• **Page excerpt**:
__________________________________________________

Tim Burnham’s review published on Letterboxd:
When it really comes down to it, what is love but to be understood and reckoned with? To have our little tyrannies seen, heard, and accepted but not indulged. To reach a place where we realize we are okay with changing our routines and being weak for someone else. Comfort and totality and again, acceptance. And an even-handedness.
This film is about a woman making room for herself in a new relationship with a domineering, sheltered, petulant artist. He has his good days and his bad, his wonderful qualities and his terrible. But mostly he sees her. But at first he won’t let her see him. And that creates an imbalance, especially when he pulls her into his world, his established routine with his rules and objects and family and people.
This film reminds me greatly of two others.
First, Gone Girl. Both are films about dominant, difficult people (to put it mildly) forcing room for themselves in their relationship and finding an honest place in which to acknowledge what they want and love in one another. Gone Girl is the toxic extreme but Phantom Thread still leans in that direction.
The second is mother! A film about an artist finding his new muse and using her up. The difference is that in mother! she never finds her own space and never gains ground. She is swallowed up. Here, Alma refuses to allow this possibility. But she is still in combat with a man seemingly more powerful than her, who uses her without much thought as to her well-being.

__________________________________________________

• **Record set**:
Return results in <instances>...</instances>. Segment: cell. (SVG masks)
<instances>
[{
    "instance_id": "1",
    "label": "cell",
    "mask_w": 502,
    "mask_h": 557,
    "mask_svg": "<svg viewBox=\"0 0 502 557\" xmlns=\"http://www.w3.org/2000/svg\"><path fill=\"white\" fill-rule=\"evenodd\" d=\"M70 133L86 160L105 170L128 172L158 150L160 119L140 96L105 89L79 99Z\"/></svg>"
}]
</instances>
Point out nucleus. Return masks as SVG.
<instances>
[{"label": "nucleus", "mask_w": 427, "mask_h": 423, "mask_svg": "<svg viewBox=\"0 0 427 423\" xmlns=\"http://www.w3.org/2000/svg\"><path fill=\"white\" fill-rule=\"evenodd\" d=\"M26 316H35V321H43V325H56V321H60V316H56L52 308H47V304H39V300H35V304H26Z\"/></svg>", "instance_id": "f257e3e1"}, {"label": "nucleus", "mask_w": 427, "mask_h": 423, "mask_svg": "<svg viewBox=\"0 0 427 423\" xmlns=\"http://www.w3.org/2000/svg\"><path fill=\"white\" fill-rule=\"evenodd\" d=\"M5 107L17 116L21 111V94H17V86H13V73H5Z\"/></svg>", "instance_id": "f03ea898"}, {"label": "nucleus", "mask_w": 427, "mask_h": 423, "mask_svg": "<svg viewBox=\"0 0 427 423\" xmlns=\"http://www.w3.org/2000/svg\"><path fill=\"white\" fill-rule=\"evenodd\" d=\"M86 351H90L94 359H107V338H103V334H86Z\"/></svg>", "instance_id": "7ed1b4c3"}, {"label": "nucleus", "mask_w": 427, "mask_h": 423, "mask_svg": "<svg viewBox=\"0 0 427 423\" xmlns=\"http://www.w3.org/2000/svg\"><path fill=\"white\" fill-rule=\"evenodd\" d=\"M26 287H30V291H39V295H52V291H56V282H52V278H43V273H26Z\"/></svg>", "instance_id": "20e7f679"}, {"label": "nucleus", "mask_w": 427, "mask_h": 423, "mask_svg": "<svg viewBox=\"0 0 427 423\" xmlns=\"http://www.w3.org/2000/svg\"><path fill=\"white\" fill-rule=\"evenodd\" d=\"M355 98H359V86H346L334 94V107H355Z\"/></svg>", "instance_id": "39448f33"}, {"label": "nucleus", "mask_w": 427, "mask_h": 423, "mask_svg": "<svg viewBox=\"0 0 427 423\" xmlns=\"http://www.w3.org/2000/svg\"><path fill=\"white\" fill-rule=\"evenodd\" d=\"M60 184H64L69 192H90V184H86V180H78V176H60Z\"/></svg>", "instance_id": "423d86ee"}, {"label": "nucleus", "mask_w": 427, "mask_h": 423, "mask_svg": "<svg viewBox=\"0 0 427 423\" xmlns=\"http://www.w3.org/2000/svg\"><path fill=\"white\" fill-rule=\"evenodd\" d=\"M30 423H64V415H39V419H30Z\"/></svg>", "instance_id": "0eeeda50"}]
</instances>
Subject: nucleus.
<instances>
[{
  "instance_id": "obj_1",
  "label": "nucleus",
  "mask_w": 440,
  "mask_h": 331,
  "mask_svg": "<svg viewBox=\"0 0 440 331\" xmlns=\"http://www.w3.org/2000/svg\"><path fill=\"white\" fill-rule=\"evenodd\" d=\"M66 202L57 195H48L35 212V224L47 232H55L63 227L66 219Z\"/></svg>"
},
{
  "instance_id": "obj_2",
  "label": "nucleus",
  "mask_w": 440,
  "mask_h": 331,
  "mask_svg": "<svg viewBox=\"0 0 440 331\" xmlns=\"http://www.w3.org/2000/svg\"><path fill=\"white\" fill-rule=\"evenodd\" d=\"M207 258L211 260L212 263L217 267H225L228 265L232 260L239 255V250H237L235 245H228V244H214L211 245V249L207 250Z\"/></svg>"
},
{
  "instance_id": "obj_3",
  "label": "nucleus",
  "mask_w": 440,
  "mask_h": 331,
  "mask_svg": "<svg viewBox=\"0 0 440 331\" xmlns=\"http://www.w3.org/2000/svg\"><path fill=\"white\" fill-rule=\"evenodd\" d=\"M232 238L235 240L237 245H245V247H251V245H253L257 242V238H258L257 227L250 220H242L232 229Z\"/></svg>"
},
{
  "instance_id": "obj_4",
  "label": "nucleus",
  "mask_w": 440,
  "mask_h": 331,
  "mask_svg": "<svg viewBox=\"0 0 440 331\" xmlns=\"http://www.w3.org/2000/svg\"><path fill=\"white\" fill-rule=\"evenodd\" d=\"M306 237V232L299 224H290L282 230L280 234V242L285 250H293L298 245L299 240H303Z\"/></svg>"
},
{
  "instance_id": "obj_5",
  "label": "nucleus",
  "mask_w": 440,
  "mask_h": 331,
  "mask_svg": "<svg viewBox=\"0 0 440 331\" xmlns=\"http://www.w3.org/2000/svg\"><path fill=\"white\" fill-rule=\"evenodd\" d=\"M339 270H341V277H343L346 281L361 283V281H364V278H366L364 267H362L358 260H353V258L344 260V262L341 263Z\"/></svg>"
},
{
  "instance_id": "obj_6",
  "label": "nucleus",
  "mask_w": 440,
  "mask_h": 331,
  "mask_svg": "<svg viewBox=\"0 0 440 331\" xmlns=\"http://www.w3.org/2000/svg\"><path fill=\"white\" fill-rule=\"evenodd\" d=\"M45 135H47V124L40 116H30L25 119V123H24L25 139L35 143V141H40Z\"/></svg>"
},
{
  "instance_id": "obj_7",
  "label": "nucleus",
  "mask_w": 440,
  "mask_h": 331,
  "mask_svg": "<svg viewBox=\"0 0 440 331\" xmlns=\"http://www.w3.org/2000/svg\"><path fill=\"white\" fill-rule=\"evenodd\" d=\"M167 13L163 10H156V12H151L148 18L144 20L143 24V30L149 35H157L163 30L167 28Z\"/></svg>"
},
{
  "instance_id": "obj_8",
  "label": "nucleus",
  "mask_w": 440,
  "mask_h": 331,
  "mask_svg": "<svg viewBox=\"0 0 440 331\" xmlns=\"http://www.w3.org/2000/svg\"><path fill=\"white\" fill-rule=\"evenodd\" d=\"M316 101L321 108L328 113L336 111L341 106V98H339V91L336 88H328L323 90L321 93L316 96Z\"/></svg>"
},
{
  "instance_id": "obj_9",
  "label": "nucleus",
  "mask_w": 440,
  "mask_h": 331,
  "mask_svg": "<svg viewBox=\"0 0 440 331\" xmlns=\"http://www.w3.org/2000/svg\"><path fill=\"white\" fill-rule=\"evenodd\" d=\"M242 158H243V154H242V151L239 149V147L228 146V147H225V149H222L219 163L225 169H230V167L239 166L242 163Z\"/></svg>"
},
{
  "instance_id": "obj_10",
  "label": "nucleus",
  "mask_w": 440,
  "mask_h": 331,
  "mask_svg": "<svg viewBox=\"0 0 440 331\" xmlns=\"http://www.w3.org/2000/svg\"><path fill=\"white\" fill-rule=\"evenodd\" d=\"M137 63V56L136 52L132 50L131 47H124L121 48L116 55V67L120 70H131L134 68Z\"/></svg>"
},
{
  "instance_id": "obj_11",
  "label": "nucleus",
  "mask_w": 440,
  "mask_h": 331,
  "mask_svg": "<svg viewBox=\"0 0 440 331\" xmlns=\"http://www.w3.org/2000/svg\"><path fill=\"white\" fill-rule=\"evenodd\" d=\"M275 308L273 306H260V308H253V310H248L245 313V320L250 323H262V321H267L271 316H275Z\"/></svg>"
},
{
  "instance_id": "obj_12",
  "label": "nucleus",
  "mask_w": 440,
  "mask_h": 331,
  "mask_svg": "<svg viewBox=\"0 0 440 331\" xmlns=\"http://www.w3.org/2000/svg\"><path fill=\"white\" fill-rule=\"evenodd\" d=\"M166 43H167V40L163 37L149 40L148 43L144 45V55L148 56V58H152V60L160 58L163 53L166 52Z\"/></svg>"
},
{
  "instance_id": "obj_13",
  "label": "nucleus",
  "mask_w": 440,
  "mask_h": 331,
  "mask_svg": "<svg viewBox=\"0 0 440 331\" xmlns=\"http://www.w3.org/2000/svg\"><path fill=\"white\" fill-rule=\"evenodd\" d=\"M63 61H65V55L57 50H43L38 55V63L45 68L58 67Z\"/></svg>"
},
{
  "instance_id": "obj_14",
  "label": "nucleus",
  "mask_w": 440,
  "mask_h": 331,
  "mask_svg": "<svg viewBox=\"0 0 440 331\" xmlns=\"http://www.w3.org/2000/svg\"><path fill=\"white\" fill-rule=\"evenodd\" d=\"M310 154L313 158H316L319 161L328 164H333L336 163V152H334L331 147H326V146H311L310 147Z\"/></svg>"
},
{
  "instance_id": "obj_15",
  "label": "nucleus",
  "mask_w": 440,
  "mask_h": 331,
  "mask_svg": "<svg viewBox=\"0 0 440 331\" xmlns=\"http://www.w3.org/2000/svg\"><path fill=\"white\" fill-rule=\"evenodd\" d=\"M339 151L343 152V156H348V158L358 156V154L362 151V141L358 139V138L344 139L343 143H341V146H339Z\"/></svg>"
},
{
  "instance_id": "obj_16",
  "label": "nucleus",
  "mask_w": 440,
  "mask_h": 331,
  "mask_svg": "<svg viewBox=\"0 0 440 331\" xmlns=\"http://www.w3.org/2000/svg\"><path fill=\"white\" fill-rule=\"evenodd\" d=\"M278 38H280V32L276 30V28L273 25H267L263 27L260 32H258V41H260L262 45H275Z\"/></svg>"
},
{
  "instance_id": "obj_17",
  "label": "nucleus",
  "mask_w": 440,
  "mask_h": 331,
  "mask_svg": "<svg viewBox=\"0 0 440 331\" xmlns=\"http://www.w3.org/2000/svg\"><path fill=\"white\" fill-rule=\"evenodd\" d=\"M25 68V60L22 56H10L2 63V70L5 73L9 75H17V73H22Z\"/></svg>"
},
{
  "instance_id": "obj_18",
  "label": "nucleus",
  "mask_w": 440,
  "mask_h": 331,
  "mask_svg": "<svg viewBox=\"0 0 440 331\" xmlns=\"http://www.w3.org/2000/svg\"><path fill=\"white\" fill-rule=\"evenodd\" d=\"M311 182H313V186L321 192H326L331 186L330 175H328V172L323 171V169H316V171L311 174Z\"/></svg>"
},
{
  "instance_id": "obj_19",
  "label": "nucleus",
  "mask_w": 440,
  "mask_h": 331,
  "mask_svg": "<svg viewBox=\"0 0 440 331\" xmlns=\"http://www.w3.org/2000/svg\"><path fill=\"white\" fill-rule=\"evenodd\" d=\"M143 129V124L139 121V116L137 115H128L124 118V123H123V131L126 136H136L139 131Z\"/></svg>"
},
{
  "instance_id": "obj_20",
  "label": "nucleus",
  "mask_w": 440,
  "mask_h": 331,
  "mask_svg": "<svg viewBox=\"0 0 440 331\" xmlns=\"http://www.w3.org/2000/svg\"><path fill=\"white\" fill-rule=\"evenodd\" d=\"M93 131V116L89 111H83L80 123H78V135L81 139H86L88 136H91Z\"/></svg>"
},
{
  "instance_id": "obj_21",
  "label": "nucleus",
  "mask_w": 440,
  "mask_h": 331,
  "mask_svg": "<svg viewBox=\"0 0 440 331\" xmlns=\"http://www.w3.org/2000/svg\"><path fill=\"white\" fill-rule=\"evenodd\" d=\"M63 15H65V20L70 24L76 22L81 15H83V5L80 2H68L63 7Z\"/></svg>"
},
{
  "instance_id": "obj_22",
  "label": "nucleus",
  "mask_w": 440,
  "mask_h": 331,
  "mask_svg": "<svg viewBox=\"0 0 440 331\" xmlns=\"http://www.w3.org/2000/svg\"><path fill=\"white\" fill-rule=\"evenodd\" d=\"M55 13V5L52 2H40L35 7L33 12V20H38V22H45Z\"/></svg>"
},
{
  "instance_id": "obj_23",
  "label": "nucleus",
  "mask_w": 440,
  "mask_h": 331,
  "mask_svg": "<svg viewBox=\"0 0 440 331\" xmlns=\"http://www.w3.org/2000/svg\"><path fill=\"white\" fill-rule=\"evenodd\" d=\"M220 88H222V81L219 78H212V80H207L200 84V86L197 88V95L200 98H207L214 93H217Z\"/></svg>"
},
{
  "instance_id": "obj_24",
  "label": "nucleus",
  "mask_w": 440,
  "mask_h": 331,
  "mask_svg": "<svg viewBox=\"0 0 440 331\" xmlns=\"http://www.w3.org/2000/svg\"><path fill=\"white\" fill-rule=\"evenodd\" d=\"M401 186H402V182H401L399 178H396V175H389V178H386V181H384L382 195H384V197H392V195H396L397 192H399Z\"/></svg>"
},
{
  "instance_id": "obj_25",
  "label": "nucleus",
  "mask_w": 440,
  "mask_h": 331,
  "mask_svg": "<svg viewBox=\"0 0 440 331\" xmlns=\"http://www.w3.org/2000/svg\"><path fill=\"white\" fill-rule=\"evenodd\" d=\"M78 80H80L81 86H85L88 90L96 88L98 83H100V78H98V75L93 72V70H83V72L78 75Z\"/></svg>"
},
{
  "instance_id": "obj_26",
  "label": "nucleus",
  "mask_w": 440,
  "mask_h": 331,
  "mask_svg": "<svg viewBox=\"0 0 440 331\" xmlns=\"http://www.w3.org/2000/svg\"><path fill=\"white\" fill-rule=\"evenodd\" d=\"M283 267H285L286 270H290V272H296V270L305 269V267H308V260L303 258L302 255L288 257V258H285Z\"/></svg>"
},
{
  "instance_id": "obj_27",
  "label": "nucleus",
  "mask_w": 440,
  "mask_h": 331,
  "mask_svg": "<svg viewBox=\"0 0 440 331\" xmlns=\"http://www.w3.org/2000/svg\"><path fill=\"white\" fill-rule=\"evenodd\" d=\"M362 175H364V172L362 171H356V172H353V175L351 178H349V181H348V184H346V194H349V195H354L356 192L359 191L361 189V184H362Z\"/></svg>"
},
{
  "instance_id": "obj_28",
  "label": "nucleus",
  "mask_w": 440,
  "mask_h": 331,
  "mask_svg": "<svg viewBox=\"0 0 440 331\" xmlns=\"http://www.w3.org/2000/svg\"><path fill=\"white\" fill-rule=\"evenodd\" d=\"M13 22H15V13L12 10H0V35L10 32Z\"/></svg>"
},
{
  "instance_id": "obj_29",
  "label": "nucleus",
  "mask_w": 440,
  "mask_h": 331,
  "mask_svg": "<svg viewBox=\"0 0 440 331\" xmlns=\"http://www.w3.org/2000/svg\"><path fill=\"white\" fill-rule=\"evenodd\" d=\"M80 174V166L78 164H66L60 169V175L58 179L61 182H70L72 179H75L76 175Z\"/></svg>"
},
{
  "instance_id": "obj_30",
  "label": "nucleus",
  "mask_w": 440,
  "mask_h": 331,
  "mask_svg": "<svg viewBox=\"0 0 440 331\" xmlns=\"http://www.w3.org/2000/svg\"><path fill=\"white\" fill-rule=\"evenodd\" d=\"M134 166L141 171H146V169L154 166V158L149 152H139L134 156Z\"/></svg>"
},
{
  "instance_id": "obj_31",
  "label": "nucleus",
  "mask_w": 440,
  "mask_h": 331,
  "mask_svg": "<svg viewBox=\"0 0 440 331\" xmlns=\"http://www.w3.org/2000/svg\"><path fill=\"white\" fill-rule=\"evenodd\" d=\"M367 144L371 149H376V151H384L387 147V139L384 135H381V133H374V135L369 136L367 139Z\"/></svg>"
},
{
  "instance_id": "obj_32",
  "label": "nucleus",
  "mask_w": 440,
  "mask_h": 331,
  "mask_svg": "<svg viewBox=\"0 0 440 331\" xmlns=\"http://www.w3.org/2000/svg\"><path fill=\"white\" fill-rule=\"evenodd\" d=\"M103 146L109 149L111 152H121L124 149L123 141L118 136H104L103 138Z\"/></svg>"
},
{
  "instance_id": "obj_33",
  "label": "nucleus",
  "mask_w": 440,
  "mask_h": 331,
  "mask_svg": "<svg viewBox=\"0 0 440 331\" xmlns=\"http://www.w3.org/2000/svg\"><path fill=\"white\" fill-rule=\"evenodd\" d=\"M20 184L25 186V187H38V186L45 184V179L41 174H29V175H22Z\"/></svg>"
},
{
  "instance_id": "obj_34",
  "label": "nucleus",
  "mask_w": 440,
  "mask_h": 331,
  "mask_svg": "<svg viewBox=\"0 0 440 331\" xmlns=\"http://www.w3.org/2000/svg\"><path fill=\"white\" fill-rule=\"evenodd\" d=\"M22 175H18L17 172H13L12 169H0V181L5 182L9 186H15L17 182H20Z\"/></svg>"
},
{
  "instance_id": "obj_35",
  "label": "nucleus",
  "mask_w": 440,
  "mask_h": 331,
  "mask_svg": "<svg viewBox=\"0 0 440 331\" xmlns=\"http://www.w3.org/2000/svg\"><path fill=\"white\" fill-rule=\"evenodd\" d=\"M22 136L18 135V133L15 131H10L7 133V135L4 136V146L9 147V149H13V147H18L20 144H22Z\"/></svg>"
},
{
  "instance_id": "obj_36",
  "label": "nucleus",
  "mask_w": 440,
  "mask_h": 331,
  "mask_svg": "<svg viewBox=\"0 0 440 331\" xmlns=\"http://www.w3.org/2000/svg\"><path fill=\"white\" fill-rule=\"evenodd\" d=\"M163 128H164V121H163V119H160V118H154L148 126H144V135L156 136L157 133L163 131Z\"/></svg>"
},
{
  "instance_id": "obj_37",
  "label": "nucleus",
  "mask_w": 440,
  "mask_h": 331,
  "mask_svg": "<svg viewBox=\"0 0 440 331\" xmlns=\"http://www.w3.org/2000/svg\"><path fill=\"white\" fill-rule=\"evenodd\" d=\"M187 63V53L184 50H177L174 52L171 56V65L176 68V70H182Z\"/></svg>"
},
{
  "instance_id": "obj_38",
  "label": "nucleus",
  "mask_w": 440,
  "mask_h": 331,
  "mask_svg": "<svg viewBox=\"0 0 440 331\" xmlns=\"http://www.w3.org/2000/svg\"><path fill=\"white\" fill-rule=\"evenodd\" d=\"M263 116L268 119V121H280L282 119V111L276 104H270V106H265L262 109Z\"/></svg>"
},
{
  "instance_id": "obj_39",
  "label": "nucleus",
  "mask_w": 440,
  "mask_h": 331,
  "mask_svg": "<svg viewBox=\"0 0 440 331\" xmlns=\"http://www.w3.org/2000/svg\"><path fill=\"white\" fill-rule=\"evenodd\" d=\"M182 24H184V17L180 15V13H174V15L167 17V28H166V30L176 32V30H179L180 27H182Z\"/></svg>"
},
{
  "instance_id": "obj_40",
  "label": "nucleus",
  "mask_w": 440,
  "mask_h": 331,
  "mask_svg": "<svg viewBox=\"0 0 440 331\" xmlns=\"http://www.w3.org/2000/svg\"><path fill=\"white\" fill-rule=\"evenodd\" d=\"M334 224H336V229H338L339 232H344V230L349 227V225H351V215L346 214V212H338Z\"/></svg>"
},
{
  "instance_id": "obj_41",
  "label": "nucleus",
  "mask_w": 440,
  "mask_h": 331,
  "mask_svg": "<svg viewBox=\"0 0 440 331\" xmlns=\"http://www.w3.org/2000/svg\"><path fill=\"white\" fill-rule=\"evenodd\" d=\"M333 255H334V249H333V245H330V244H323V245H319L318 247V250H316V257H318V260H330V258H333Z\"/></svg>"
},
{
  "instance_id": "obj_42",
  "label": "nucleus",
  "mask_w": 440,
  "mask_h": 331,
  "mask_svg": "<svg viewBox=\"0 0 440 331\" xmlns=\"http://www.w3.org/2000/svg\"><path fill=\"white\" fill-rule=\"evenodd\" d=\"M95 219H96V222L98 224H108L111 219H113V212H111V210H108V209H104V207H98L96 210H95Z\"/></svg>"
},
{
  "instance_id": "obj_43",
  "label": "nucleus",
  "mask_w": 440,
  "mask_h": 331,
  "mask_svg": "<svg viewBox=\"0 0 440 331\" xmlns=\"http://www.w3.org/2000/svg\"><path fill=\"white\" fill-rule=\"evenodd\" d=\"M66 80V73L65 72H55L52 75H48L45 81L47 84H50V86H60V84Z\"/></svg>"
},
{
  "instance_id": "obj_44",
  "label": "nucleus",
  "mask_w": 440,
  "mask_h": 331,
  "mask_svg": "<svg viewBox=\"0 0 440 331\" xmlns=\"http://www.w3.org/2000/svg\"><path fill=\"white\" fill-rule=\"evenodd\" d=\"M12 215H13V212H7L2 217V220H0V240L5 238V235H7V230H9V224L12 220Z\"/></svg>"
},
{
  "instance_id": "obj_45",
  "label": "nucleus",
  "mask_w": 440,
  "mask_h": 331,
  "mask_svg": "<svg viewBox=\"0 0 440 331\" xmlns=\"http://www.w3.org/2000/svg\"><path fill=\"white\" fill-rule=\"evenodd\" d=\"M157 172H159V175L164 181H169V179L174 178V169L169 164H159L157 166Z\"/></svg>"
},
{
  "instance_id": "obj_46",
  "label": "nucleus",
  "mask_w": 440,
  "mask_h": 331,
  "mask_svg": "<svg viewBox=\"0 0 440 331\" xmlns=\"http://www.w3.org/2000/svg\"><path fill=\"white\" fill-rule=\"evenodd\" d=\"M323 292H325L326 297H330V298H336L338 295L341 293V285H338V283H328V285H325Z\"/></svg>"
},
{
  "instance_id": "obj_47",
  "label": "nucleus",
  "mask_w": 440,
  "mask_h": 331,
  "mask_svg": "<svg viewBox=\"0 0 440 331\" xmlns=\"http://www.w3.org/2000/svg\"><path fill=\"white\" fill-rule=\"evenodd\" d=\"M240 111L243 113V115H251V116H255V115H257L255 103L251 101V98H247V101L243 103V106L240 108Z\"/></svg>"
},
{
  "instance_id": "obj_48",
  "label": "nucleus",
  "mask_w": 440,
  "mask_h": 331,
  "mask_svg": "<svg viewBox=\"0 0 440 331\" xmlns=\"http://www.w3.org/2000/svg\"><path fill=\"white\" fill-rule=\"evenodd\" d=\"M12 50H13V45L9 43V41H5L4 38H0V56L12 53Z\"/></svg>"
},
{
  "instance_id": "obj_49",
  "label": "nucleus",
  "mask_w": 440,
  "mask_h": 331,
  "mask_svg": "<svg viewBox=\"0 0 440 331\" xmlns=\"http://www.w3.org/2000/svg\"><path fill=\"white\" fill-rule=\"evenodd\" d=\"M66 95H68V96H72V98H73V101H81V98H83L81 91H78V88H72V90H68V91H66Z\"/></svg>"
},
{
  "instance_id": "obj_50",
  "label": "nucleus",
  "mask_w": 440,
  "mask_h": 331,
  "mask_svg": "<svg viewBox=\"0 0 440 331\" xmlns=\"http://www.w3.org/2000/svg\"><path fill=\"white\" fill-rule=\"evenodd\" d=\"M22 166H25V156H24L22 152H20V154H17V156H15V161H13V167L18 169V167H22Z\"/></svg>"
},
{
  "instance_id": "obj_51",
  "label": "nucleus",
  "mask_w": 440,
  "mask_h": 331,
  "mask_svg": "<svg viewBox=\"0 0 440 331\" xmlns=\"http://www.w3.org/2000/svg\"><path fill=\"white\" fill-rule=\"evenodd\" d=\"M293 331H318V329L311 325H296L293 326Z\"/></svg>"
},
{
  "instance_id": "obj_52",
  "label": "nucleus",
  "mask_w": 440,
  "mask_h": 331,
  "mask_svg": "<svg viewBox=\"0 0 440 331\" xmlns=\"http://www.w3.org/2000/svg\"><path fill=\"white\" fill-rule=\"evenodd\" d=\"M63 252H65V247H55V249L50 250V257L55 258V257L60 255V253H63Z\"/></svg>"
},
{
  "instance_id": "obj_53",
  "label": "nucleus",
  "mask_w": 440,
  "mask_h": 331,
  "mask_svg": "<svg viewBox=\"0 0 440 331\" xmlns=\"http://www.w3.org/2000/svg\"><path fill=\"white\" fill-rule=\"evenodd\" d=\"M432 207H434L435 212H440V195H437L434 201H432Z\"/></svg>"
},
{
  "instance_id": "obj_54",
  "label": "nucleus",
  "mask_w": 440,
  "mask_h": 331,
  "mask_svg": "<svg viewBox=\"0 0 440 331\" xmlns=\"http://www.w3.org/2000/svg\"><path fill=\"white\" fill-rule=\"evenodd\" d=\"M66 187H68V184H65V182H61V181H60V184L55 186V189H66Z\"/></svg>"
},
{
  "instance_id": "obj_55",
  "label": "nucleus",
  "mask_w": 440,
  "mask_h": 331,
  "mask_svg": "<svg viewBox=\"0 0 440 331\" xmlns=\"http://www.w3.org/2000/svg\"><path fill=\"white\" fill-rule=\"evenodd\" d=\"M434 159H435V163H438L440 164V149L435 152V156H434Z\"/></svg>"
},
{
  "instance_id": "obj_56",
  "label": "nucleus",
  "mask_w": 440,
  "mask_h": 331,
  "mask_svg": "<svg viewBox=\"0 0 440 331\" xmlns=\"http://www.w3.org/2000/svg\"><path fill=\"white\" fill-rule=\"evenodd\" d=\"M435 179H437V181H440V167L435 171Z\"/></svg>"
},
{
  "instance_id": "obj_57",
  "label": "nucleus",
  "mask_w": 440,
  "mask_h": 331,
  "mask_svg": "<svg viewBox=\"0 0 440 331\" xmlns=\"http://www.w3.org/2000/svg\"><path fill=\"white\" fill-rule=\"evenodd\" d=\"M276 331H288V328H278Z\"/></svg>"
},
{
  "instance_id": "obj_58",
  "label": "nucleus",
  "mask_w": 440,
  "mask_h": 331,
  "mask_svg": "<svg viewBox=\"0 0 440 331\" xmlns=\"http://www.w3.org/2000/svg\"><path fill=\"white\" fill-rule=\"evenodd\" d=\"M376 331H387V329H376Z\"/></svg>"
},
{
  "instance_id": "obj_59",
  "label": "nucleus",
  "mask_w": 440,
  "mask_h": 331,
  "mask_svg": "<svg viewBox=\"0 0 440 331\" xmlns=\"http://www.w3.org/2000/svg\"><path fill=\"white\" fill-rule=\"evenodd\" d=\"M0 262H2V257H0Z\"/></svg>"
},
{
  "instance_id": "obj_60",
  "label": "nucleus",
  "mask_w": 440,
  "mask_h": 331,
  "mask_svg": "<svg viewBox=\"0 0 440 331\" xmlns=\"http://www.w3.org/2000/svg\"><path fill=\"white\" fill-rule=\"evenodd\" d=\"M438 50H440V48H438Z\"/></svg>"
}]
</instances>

__________________________________________________

• **Assignment**: Can you copy out the entire Phantom Thread review word for word? Work only from the review, not the rows.

• **Answer space**:
Tim Burnham’s review published on Letterboxd:
When it really comes down to it, what is love but to be understood and reckoned with? To have our little tyrannies seen, heard, and accepted but not indulged. To reach a place where we realize we are okay with changing our routines and being weak for someone else. Comfort and totality and again, acceptance. And an even-handedness.
This film is about a woman making room for herself in a new relationship with a domineering, sheltered, petulant artist. He has his good days and his bad, his wonderful qualities and his terrible. But mostly he sees her. But at first he won’t let her see him. And that creates an imbalance, especially when he pulls her into his world, his established routine with his rules and objects and family and people.
This film reminds me greatly of two others.
First, Gone Girl. Both are films about dominant, difficult people (to put it mildly) forcing room for themselves in their relationship and finding an honest place in which to acknowledge what they want and love in one another. Gone Girl is the toxic extreme but Phantom Thread still leans in that direction.
The second is mother! A film about an artist finding his new muse and using her up. The difference is that in mother! she never finds her own space and never gains ground. She is swallowed up. Here, Alma refuses to allow this possibility. But she is still in combat with a man seemingly more powerful than her, who uses her without much thought as to her well-being.